Saved entries:
_ _ _ _ _

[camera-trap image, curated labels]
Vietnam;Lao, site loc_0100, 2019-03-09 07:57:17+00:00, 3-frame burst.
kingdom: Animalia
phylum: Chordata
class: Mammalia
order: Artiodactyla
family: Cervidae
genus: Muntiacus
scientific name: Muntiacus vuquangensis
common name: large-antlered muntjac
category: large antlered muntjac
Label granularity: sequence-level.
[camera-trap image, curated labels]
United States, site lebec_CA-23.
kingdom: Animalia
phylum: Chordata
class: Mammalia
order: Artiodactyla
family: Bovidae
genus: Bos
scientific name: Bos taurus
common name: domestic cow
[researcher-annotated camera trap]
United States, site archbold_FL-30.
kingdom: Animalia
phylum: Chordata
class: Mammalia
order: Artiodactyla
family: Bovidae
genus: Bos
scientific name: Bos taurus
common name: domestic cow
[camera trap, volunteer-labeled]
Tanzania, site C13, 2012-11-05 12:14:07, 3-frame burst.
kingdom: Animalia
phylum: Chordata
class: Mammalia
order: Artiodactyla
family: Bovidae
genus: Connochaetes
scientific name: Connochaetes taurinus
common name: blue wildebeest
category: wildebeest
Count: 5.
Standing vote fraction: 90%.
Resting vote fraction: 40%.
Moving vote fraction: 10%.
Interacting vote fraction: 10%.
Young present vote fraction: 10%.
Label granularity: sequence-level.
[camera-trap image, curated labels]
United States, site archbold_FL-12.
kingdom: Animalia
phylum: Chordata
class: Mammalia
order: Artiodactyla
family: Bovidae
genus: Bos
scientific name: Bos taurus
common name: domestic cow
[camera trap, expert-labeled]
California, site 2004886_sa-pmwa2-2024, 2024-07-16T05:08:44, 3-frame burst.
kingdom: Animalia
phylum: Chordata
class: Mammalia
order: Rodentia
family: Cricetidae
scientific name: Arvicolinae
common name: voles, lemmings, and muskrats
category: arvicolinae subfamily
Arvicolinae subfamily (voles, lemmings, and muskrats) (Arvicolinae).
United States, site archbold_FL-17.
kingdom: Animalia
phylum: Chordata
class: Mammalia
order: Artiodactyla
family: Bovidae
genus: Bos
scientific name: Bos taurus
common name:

_ _ _ _ _

* **Action item**: In the lines above, find the word "frame" and copy every line it occurs in.

* **Task output**:
Vietnam;Lao, site loc_0100, 2019-03-09 07:57:17+00:00, 3-frame burst.
Tanzania, site C13, 2012-11-05 12:14:07, 3-frame burst.
California, site 2004886_sa-pmwa2-2024, 2024-07-16T05:08:44, 3-frame burst.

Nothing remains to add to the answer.